Comme Il Vous Plaira by William Shakespeare

Comme Il Vous Plaira by William Shakespeare

Auteur:William Shakespeare [Shakespeare, William]
La langue: fra
Format: epub
Tags: Théâtre
Éditeur: Atramenta (www.atramenta.net)
Publié: 2011-02-14T05:00:00+00:00


SCÈNE IV

Entrent TOUCHSTONE, AUDREY et JACQUES, qui les observe et se tient à l'écart.

TOUCHSTONE.—Allons vite, chère Audrey ; je vais chercher vos chèvres, Audrey : Eh bien, Audrey, suis-je toujours votre homme ? Mes traits simples vous contentent-ils ?

AUDREY.—Vos traits, Dieu nous garde ! Quels traits ?

TOUCHSTONE.—Je suis ici avec toi et tes chèvres, comme jadis le bon Ovide, le plus capricieux des poëtes, était parmi les Goths [(retour) Barbarus his ego quia non intelligo illis ! ].

JACQUES, à part.—O science plus déplacée que Jupiter ne le serait sous un toit de chaume !

TOUCHSTONE.—Quand les vers d'un homme ne sont pas compris, et que l'esprit d'un homme n'est pas secondé par l'intelligence, enfant précoce, c'est un coup plus mortel que de voir arriver le long mémoire d'un maigre écot dans un petit cabaret : vraiment, je voudrais que les dieux t'eussent fait poétique.

AUDREY.—Je ne sais ce que c'est que poétique : cela est-il honnête dans le mot et dans la chose ? cela a-t-il quelque vérité ?

TOUCHSTONE.—Non vraiment ; car la vraie poésie est la plus remplie de fictions, et les amoureux sont adonnés à la poésie ; tout ce qu'ils jurent en poésie, on peut dire qu'ils le feignent comme amants.

AUDREY.—Comment pouvez-vous donc souhaiter que les dieux m'eussent fait poétique ?

TOUCHSTONE.—Oui vraiment, je le souhaiterais ; car tu me jures que tu es honnête. Eh bien, si tu étais poëte, je pourrais avoir quelque espoir que tu feins.

AUDREY.—Est-ce que vous voudriez que je ne fusse pas honnête ?

TOUCHSTONE.—Non vraiment, à moins que tu ne fusses laide ; car l'honnêteté accouplée avec la beauté, c'est une sauce au miel pour du sucre.
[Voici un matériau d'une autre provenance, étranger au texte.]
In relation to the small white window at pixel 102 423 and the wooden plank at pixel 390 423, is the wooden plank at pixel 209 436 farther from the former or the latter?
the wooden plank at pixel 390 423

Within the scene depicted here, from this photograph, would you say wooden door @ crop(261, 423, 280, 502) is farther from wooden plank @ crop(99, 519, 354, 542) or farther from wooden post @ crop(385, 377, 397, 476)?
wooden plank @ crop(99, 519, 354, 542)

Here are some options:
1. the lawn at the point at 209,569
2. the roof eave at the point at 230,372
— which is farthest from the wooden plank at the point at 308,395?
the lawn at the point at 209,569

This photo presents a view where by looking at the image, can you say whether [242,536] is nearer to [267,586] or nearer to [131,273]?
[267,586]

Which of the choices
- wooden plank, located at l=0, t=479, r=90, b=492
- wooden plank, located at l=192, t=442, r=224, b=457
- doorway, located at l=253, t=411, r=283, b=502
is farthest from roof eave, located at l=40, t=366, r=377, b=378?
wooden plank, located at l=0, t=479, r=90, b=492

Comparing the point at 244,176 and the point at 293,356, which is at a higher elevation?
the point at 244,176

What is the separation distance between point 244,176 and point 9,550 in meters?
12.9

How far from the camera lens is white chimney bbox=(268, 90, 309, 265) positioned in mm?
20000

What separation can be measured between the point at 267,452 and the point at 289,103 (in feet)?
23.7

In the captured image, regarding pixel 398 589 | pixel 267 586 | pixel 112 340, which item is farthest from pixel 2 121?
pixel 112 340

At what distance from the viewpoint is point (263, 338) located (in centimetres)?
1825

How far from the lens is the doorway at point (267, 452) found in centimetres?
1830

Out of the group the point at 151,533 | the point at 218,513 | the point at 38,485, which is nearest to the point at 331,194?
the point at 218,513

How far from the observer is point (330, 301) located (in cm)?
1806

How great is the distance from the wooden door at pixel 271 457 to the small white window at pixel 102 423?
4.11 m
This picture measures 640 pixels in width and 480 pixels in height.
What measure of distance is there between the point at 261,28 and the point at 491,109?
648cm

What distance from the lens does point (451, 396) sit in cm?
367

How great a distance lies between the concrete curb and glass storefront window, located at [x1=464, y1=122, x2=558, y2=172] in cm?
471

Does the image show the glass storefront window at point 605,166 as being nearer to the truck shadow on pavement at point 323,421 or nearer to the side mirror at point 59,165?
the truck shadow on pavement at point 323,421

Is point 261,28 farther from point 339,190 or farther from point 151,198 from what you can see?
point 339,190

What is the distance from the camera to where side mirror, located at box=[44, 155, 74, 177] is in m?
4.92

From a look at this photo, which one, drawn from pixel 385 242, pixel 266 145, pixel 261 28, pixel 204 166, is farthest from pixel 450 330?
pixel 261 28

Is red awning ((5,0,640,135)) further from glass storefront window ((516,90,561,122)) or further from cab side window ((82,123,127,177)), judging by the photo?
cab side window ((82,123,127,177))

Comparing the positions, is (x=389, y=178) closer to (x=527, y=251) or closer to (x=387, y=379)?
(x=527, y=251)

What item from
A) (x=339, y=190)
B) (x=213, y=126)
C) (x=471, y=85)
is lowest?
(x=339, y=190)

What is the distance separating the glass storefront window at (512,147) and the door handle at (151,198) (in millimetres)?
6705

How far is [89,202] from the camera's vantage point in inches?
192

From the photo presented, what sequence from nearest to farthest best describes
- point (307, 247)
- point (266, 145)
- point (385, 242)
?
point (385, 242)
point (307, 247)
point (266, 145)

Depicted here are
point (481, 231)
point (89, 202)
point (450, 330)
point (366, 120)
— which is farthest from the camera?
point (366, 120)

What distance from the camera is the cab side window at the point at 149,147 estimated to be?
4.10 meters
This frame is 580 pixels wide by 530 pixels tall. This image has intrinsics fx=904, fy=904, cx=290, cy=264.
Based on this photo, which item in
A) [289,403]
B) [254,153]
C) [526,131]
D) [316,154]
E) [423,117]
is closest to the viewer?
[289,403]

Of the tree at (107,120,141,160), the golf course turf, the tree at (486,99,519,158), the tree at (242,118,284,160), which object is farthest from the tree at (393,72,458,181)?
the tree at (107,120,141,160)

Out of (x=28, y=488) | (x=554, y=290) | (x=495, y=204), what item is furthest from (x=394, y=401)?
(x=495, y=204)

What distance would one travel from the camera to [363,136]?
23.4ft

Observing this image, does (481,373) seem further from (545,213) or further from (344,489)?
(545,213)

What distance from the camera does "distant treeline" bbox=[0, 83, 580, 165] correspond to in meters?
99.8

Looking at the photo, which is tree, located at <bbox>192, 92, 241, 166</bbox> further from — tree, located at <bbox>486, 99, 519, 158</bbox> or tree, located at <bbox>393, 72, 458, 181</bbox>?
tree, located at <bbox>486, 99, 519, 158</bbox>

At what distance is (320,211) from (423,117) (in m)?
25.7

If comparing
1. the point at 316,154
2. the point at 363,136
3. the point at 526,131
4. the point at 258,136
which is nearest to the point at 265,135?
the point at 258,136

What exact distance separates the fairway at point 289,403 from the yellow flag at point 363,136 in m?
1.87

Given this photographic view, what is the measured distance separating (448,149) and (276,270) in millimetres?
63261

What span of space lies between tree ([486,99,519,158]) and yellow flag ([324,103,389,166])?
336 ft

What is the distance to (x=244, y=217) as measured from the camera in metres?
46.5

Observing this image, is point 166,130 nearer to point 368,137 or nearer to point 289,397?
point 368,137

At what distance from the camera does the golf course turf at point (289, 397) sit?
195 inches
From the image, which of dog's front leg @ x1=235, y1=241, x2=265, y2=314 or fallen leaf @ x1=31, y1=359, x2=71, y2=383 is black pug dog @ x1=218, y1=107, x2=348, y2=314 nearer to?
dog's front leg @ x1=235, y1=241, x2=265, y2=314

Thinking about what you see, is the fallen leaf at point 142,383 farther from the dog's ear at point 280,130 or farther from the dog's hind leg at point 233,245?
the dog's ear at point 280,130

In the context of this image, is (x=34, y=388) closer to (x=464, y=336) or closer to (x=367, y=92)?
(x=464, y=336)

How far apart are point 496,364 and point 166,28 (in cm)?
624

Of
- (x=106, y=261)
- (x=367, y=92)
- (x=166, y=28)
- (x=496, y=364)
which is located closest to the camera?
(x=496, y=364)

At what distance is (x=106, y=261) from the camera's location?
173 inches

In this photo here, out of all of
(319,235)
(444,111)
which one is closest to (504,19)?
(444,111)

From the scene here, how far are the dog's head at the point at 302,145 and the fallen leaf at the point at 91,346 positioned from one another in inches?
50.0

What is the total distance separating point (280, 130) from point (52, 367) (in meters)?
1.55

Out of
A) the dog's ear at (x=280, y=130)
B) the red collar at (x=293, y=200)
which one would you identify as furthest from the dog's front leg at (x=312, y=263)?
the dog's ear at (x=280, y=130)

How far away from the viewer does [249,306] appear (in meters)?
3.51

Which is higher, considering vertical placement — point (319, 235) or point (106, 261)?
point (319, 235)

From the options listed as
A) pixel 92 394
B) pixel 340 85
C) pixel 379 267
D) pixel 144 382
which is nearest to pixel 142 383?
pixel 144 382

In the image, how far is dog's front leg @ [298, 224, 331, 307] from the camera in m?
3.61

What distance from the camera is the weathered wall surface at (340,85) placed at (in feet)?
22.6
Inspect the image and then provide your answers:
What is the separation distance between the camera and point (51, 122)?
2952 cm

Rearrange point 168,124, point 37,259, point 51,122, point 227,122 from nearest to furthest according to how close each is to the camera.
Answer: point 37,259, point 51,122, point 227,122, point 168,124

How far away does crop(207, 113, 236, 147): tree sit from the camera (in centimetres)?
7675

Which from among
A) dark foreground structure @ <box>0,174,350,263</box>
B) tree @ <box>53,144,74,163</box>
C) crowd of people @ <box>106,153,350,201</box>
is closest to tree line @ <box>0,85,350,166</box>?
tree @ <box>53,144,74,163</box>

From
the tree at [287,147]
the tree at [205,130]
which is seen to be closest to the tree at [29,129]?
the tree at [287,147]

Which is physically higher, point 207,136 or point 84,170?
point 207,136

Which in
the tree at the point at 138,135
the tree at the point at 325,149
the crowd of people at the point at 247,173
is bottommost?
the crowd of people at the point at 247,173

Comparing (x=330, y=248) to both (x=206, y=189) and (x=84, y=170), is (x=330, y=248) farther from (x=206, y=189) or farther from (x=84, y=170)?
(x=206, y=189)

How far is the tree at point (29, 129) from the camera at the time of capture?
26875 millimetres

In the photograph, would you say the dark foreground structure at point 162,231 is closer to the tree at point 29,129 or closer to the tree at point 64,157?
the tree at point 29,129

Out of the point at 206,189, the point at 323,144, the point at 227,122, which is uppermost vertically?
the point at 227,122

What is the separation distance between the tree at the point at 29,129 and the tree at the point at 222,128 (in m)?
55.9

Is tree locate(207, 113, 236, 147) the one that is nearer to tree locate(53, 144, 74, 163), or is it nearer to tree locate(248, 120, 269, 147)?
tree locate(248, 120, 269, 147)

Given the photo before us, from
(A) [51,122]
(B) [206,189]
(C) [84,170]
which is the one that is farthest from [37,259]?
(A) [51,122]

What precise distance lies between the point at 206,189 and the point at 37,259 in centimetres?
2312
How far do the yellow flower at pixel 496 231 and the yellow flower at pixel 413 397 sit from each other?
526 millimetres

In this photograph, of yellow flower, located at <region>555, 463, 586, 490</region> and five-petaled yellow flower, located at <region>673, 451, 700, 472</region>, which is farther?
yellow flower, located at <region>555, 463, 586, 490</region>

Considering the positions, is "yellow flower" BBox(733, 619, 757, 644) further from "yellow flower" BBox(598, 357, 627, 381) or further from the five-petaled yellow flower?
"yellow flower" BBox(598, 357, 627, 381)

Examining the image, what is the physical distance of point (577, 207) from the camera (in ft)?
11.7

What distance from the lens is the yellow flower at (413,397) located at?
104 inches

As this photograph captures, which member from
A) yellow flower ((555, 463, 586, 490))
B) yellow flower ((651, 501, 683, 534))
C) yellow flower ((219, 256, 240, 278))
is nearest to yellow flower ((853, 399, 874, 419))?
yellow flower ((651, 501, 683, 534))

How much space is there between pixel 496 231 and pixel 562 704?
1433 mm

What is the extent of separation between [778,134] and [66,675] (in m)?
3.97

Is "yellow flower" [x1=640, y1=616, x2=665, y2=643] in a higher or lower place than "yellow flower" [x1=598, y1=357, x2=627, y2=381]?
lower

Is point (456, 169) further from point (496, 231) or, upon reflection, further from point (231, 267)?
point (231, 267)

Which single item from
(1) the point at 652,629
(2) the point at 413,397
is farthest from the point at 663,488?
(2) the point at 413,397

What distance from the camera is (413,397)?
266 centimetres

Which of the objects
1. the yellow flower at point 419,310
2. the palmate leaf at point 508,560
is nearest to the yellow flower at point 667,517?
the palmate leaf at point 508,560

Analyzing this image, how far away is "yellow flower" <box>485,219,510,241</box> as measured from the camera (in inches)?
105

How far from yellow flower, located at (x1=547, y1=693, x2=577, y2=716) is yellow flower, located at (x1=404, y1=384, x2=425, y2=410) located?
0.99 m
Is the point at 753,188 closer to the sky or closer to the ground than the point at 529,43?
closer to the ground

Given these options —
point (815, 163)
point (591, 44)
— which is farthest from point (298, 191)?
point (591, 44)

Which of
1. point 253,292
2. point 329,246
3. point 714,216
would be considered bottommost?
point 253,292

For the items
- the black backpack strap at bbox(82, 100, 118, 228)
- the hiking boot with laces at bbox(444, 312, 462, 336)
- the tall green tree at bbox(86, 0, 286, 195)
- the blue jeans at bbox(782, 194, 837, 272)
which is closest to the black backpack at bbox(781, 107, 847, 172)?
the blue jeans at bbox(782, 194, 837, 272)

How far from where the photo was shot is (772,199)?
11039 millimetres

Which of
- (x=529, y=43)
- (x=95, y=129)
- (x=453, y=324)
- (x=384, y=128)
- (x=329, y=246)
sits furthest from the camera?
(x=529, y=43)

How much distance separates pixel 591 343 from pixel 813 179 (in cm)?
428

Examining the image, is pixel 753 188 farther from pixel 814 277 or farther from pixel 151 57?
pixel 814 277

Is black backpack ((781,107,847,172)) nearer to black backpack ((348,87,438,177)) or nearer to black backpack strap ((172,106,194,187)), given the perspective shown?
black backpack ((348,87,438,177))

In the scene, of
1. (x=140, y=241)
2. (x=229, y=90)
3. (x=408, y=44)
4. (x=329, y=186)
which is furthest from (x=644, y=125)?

JACQUES, à part.—Quel fou encombré de science !

AUDREY.—Eh bien ! je ne suis pas jolie ; ainsi je prie les dieux de me rendre honnête.

TOUCHSTONE.—Mais vraiment, donner de l'honnêteté à une vilaine laideron, c'est mettre un bon mets dans un plat sale.

AUDREY.—Je ne suis point vilaine, quoique je remercie les dieux d'être laide.

TOUCHSTONE—Très-bien, que les dieux soient loués de ta laideur ! viendra ensuite le tour au reste. Qu'il en soit ce qu'on voudra, je veux t'épouser ; et pour cela, j'ai vu sir Olivier Mar-Text [(retour) Mar-Text, gâte-texte.], vicaire du village voisin, lequel m'a promis de se trouver dans cet endroit de la forêt, et de nous unir.

JACQUES, à part.—Je serais bien charmé de voir cette rencontre.

AUDREY.—Eh bien ! que les dieux nous donnent la joie !

TOUCHSTONE.—Ainsi soit-il ! Je fais là une entreprise capable de faire reculer un homme qui aurait le coeur timide ; car nous n'avons ici d'autre temple que le bois, d'autre assemblée que celle des bêtes à cornes.

Mais qu'est-ce que cela fait ? Courage ; si les cornes sont odieuses, elles sont nécessaires. On dit que bien des hommes ne connaissent pas l'avantage de ce qu'ils possèdent, c'est vrai.—Bien des maris en ont de bonnes et belles, et n'en connaissent pas la propriété. Eh bien ! c'est le douaire de leurs femmes ; ce n'est pas un bien qui soit des acquêts du mari.